** start of AVAILABLE RECORDS **

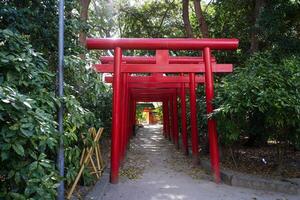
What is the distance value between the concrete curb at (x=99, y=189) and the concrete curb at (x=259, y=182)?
252 centimetres

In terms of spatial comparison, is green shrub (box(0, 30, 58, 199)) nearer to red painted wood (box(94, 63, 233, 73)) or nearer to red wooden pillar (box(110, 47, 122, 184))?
red wooden pillar (box(110, 47, 122, 184))

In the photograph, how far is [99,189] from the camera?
23.3 ft

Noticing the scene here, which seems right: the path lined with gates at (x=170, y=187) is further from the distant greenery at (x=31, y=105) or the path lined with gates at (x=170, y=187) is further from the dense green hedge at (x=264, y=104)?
the distant greenery at (x=31, y=105)

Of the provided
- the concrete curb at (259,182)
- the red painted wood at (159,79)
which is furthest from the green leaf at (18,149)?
the red painted wood at (159,79)

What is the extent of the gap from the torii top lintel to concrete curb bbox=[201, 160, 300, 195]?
8.89 feet

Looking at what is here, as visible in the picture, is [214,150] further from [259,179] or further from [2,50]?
[2,50]

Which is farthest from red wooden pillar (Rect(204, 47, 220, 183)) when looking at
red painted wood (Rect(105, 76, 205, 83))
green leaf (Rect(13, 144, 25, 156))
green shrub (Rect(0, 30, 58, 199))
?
green leaf (Rect(13, 144, 25, 156))

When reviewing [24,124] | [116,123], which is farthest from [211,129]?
[24,124]

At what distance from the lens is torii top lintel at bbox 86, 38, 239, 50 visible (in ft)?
26.9

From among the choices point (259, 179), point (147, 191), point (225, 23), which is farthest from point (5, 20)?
point (225, 23)

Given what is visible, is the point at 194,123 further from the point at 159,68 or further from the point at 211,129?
the point at 159,68

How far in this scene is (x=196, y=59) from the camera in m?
11.2

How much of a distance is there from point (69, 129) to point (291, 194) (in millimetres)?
4226

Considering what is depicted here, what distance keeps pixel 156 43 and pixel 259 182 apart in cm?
352
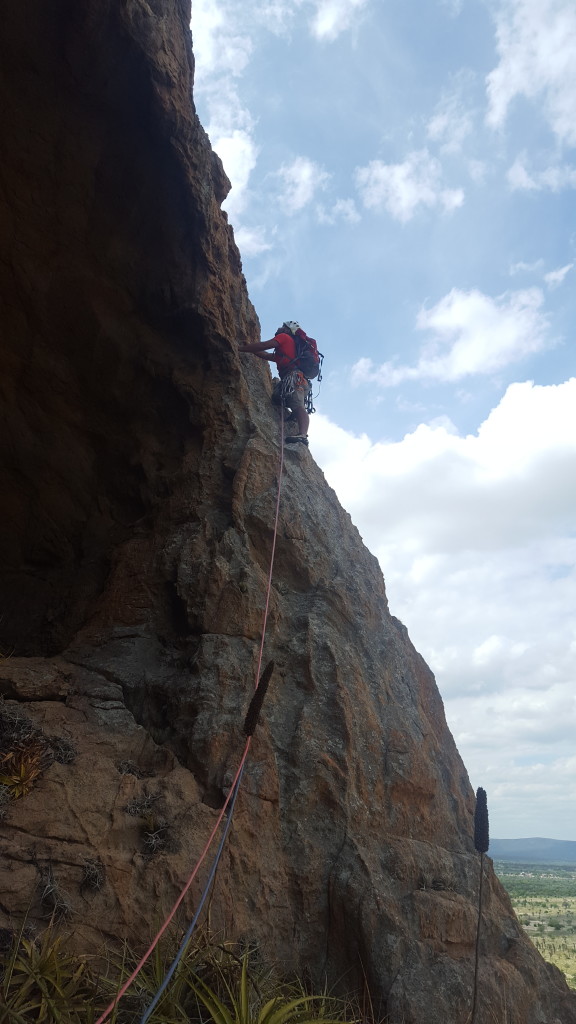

** end of AVAILABLE RECORDS **

Write out every line above as a JSON list of strings, one string per line, skipping blank lines. Leave out the pictures.

[
  "What is the distance value between the concrete curb at (x=99, y=189) and the concrete curb at (x=259, y=182)?",
  "252 centimetres",
  "In terms of spatial comparison, is green shrub (box(0, 30, 58, 199)) nearer to red painted wood (box(94, 63, 233, 73)) or nearer to red wooden pillar (box(110, 47, 122, 184))?",
  "red wooden pillar (box(110, 47, 122, 184))",
  "In the photograph, how far is [99,189] from the camera?",
  "23.3 ft",
  "Noticing the scene here, which seems right: the path lined with gates at (x=170, y=187) is further from the distant greenery at (x=31, y=105) or the path lined with gates at (x=170, y=187) is further from the dense green hedge at (x=264, y=104)?",
  "the distant greenery at (x=31, y=105)",
  "Of the provided",
  "- the concrete curb at (259,182)",
  "- the red painted wood at (159,79)",
  "which is furthest from the green leaf at (18,149)?",
  "the red painted wood at (159,79)",
  "What is the extent of the gap from the torii top lintel to concrete curb bbox=[201, 160, 300, 195]?",
  "8.89 feet",
  "Looking at what is here, as visible in the picture, is [214,150] further from [259,179] or further from [2,50]?",
  "[2,50]",
  "Which is farthest from red wooden pillar (Rect(204, 47, 220, 183)) when looking at",
  "red painted wood (Rect(105, 76, 205, 83))",
  "green leaf (Rect(13, 144, 25, 156))",
  "green shrub (Rect(0, 30, 58, 199))",
  "?",
  "green leaf (Rect(13, 144, 25, 156))",
  "When reviewing [24,124] | [116,123], which is farthest from [211,129]?",
  "[24,124]",
  "At what distance from the lens is torii top lintel at bbox 86, 38, 239, 50 visible (in ft)?",
  "26.9",
  "From among the choices point (259, 179), point (147, 191), point (225, 23), which is farthest from point (5, 20)?",
  "point (225, 23)",
  "Given what is visible, is the point at 194,123 further from the point at 159,68 or further from the point at 211,129?",
  "the point at 159,68",
  "How far in this scene is (x=196, y=59) from the camera in m?",
  "11.2",
  "How much of a distance is there from point (69, 129) to point (291, 194) (in millimetres)?",
  "4226",
  "Considering what is depicted here, what distance keeps pixel 156 43 and pixel 259 182 apart in cm?",
  "352"
]